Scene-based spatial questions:
==============================

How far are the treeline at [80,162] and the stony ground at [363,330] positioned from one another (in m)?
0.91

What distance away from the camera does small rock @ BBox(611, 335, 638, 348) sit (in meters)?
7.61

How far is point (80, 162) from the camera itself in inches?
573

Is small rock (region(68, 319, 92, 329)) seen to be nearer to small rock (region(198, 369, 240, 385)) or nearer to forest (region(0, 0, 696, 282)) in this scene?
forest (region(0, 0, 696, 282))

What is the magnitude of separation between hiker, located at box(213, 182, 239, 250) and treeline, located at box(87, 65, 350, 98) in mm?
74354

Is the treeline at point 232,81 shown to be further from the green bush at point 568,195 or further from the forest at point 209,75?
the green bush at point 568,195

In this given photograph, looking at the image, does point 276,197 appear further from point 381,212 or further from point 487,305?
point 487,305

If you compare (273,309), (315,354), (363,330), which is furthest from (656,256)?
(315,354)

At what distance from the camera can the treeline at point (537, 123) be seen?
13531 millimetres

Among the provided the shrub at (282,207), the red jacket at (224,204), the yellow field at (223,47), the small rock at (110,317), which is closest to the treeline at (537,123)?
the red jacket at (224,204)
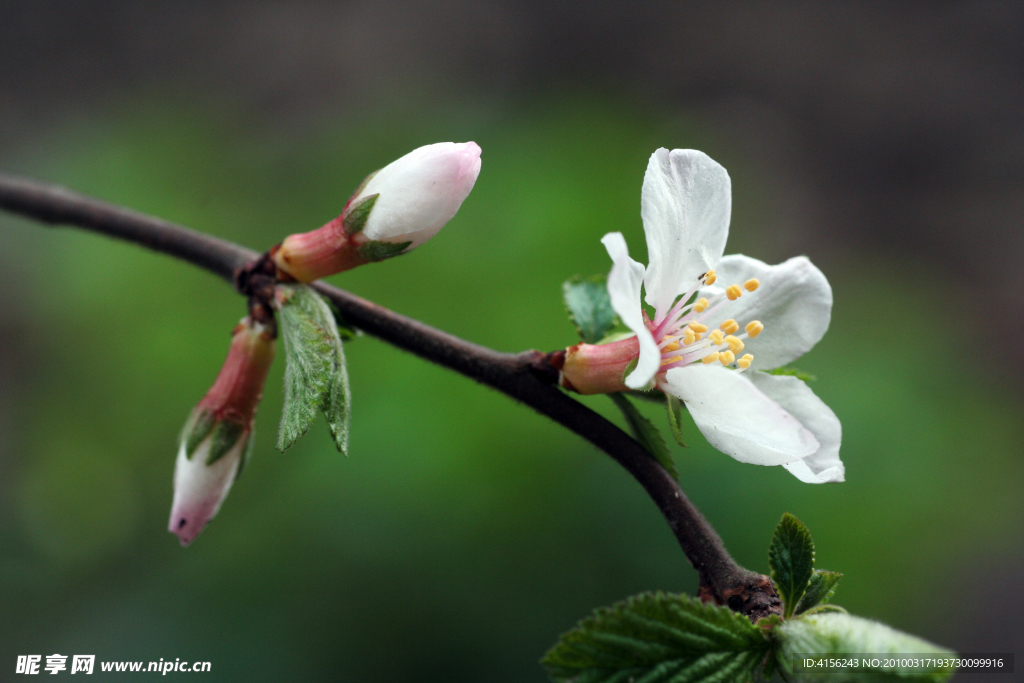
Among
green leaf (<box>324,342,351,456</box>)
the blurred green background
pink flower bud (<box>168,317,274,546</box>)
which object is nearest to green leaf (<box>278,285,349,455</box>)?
green leaf (<box>324,342,351,456</box>)

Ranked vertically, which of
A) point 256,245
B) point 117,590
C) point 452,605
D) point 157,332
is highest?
point 256,245

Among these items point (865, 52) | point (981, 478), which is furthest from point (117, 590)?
point (865, 52)

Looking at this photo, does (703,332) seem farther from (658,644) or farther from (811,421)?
(658,644)

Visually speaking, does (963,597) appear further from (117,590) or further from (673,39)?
(673,39)

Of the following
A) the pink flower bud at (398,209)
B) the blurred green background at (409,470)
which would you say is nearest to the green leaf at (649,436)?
the pink flower bud at (398,209)

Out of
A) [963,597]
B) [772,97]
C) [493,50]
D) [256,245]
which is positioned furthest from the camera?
[772,97]

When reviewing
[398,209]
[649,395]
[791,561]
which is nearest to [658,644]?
[791,561]

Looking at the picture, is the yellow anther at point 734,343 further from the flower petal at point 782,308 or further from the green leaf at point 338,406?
the green leaf at point 338,406

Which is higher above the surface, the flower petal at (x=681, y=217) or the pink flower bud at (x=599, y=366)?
the flower petal at (x=681, y=217)
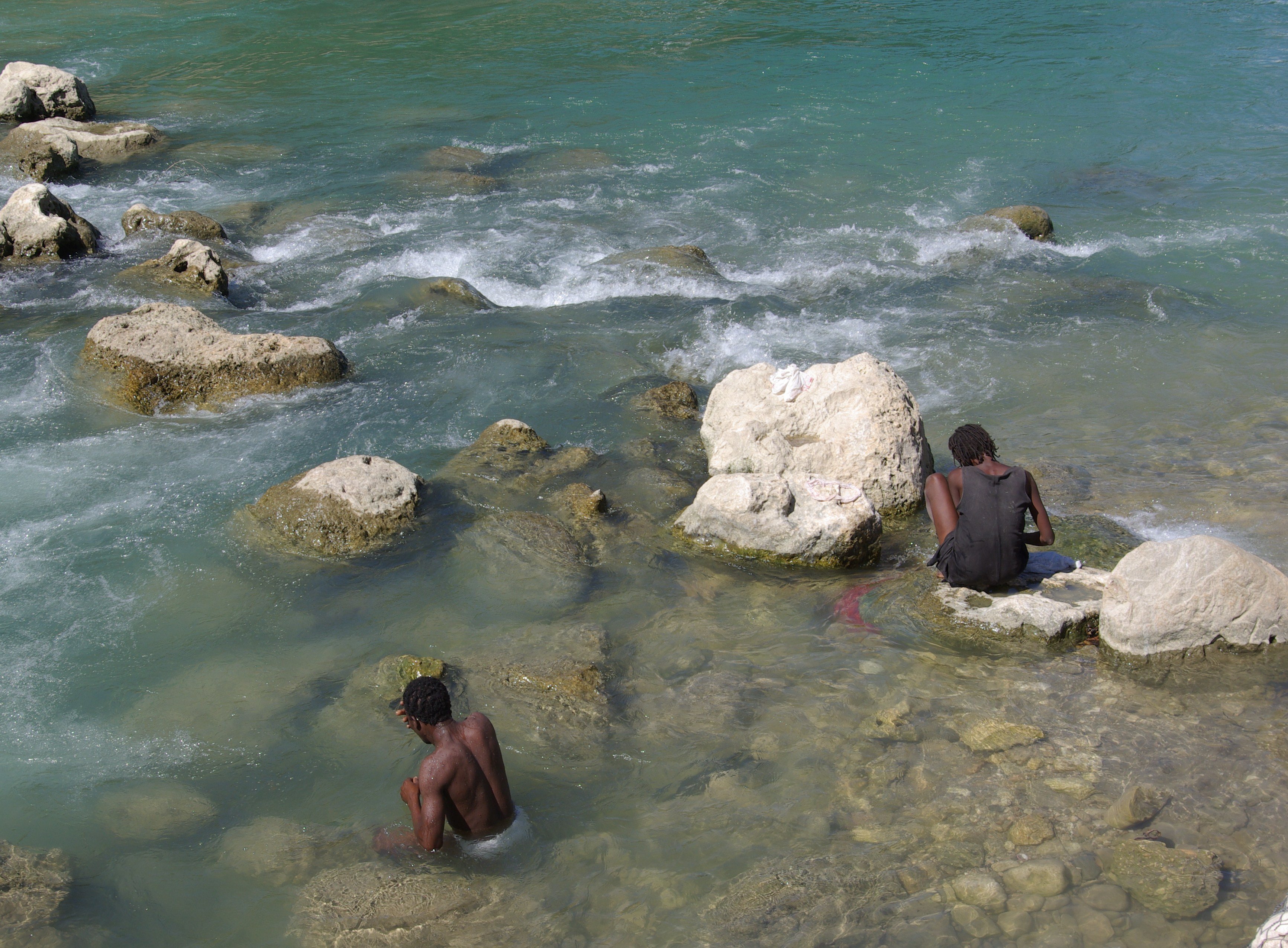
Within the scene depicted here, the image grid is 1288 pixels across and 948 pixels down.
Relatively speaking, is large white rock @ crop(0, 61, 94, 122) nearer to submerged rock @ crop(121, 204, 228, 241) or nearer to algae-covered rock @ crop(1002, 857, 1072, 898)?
submerged rock @ crop(121, 204, 228, 241)

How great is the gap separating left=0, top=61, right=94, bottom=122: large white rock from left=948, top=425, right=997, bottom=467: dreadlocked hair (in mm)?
19725

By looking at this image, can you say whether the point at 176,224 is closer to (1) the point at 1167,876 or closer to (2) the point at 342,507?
(2) the point at 342,507

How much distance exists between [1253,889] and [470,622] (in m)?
4.46

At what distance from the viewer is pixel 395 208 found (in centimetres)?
1520

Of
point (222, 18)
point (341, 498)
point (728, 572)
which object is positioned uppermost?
point (222, 18)

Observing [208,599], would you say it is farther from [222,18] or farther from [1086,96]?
[222,18]

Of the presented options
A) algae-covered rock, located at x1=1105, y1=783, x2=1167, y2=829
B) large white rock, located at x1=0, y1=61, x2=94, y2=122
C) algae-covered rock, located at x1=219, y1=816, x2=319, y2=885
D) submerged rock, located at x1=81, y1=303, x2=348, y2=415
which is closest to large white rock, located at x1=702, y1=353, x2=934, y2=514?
algae-covered rock, located at x1=1105, y1=783, x2=1167, y2=829

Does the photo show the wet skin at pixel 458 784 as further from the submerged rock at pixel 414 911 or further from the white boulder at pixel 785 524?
the white boulder at pixel 785 524

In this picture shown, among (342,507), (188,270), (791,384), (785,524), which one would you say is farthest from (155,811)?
(188,270)

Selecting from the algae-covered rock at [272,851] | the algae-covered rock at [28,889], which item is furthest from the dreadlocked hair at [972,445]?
the algae-covered rock at [28,889]

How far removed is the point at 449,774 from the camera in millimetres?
4523

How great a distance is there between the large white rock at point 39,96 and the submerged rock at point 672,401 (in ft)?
52.9

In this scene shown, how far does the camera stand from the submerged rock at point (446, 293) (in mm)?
11664

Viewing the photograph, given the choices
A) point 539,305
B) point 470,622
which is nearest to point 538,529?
point 470,622
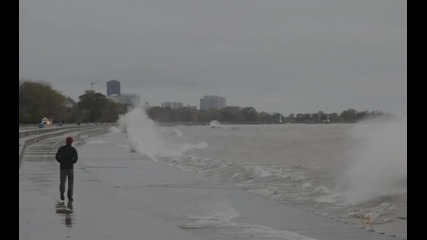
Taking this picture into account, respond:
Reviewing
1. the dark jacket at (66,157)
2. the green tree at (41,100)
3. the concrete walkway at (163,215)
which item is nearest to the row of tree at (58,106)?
the green tree at (41,100)

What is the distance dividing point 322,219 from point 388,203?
4.30 m

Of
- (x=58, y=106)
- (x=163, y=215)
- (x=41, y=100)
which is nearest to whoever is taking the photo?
(x=163, y=215)

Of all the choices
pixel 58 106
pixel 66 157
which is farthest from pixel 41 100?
pixel 66 157

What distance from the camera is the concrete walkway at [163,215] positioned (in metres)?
8.86

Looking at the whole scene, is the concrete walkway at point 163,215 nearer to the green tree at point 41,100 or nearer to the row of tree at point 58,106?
the row of tree at point 58,106

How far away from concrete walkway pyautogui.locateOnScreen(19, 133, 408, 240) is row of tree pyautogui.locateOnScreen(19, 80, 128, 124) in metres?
51.5

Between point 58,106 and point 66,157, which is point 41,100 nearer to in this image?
point 58,106

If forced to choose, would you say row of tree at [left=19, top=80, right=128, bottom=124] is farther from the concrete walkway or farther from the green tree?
the concrete walkway

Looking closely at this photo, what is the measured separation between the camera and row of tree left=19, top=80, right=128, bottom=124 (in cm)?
9112

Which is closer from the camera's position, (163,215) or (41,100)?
(163,215)

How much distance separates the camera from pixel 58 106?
119375mm

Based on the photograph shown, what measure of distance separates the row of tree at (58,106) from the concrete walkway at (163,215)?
5145cm

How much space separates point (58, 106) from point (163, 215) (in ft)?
366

==============================

_YOUR TASK_:
Give back every line of the material above word for word, leaving the pictures out.

_ANSWER FOR THE TASK_:
How far are the treeline at [80,162] and the stony ground at [363,330] positioned from one another (in m)?
0.91

What distance away from the camera does small rock @ BBox(611, 335, 638, 348) sit (in meters)?
7.61

How far is point (80, 162) from the camera itself in inches?
573

Is small rock (region(68, 319, 92, 329)) seen to be nearer to small rock (region(198, 369, 240, 385)) or nearer to forest (region(0, 0, 696, 282)) in this scene?
forest (region(0, 0, 696, 282))

What is the magnitude of separation between hiker, located at box(213, 182, 239, 250) and treeline, located at box(87, 65, 350, 98) in mm?
74354

Is the treeline at point 232,81 shown to be further from the green bush at point 568,195 or further from the forest at point 209,75?
the green bush at point 568,195

In this given photograph, looking at the image, does point 276,197 appear further from point 381,212 or further from point 487,305?
point 487,305

If you compare (273,309), (315,354), (363,330), which is furthest from (656,256)?
(315,354)

At what distance from the camera can the treeline at point (537, 123) be seen?
13531 millimetres

Among the provided the shrub at (282,207), the red jacket at (224,204), the yellow field at (223,47), the small rock at (110,317), which is closest to the treeline at (537,123)?
the red jacket at (224,204)
Among
green leaf (<box>324,342,351,456</box>)
the blurred green background
pink flower bud (<box>168,317,274,546</box>)
which object is nearest to green leaf (<box>278,285,349,455</box>)?
green leaf (<box>324,342,351,456</box>)

Ranked vertically, which of
A) point 256,245
B) point 117,590
C) point 452,605
D) point 157,332
is highest?
point 256,245

Among these items point (865, 52) | point (981, 478), which is furthest from point (117, 590)?
point (865, 52)

Looking at this photo, does (703,332) seem farther from (658,644) or farther from (811,421)?
(658,644)

Visually speaking, does (963,597) appear further from (117,590) or further from (673,39)?
(673,39)

Of the following
A) the pink flower bud at (398,209)
B) the blurred green background at (409,470)
which would you say is nearest to the green leaf at (649,436)?
the pink flower bud at (398,209)

Out of
A) [963,597]
B) [772,97]
C) [493,50]
D) [256,245]
which is positioned furthest from the camera?
[772,97]

When reviewing
[398,209]
[649,395]
[791,561]
which is nearest to [658,644]?
[791,561]

Looking at the picture, is the yellow anther at point 734,343 further from the flower petal at point 782,308 or further from the green leaf at point 338,406?
the green leaf at point 338,406

Which is higher above the surface, the flower petal at (x=681, y=217) or the pink flower bud at (x=599, y=366)?
the flower petal at (x=681, y=217)
Within the scene depicted here, the image grid is 1288 pixels across and 948 pixels down.
Relatively speaking, is large white rock @ crop(0, 61, 94, 122) nearer to submerged rock @ crop(121, 204, 228, 241) or nearer to algae-covered rock @ crop(1002, 857, 1072, 898)?
submerged rock @ crop(121, 204, 228, 241)

How great is the gap separating left=0, top=61, right=94, bottom=122: large white rock from left=948, top=425, right=997, bottom=467: dreadlocked hair (in mm)?
19725

By looking at this image, can you say whether the point at 176,224 is closer to (1) the point at 1167,876 or closer to (2) the point at 342,507?
(2) the point at 342,507

How much distance exists between [1253,889] and [470,622] (in m)?
4.46

At what distance from the viewer is pixel 395 208 found (in centimetres)?
1520

Of
point (222, 18)
point (341, 498)
point (728, 572)
which object is positioned uppermost?
point (222, 18)

Observing [208,599], would you say it is farther from [222,18] or farther from [1086,96]?
[222,18]

Of the presented options
A) algae-covered rock, located at x1=1105, y1=783, x2=1167, y2=829
B) large white rock, located at x1=0, y1=61, x2=94, y2=122
C) algae-covered rock, located at x1=219, y1=816, x2=319, y2=885
D) submerged rock, located at x1=81, y1=303, x2=348, y2=415
which is closest to large white rock, located at x1=702, y1=353, x2=934, y2=514?
algae-covered rock, located at x1=1105, y1=783, x2=1167, y2=829

Does the photo show the wet skin at pixel 458 784 as further from the submerged rock at pixel 414 911 or further from the white boulder at pixel 785 524?
the white boulder at pixel 785 524

In this picture shown, among (342,507), (188,270), (791,384), (785,524), which one would you say is farthest from (155,811)?
(188,270)

Selecting from the algae-covered rock at [272,851] | the algae-covered rock at [28,889], which item is furthest from the dreadlocked hair at [972,445]?
the algae-covered rock at [28,889]

How far removed is the point at 449,774 from the camera in millimetres?
4523

How great a distance is there between the large white rock at point 39,96 and the submerged rock at point 672,401 (in ft)?
52.9

In this scene shown, how far does the camera stand from the submerged rock at point (446, 293) (in mm)?
11664

Viewing the photograph, given the choices
A) point 539,305
B) point 470,622
which is nearest to point 538,529?
point 470,622
Taking this picture into account, respond:
Reviewing
1. the dark jacket at (66,157)
2. the green tree at (41,100)
3. the concrete walkway at (163,215)
which item is nearest to the row of tree at (58,106)?
the green tree at (41,100)

What is the distance dividing point 322,219 from point 388,203?
4.30 m

Of
- (x=58, y=106)
- (x=163, y=215)
- (x=41, y=100)
which is nearest to whoever is taking the photo?
(x=163, y=215)

Of all the choices
pixel 58 106
pixel 66 157
which is farthest from pixel 41 100?
pixel 66 157

What distance from the camera is the concrete walkway at [163,215] positioned (in metres)?
8.86

Looking at the whole scene, is the concrete walkway at point 163,215 nearer to the green tree at point 41,100 or nearer to the row of tree at point 58,106?
the row of tree at point 58,106

How far away from concrete walkway pyautogui.locateOnScreen(19, 133, 408, 240) is row of tree pyautogui.locateOnScreen(19, 80, 128, 124) in metres?
51.5

Between point 58,106 and point 66,157, which is point 41,100 nearer to in this image?
point 58,106

If forced to choose, would you say row of tree at [left=19, top=80, right=128, bottom=124] is farther from the concrete walkway or farther from the green tree?
the concrete walkway

Looking closely at this photo, what is the measured separation between the camera and row of tree left=19, top=80, right=128, bottom=124 (in cm)?
9112

Which is closer from the camera's position, (163,215) or (41,100)?
(163,215)

How much distance separates the camera from pixel 58 106?
119375mm

Based on the photograph shown, what measure of distance separates the row of tree at (58,106) from the concrete walkway at (163,215)?
5145cm

How much space separates point (58, 106) from point (163, 215) (in ft)?
366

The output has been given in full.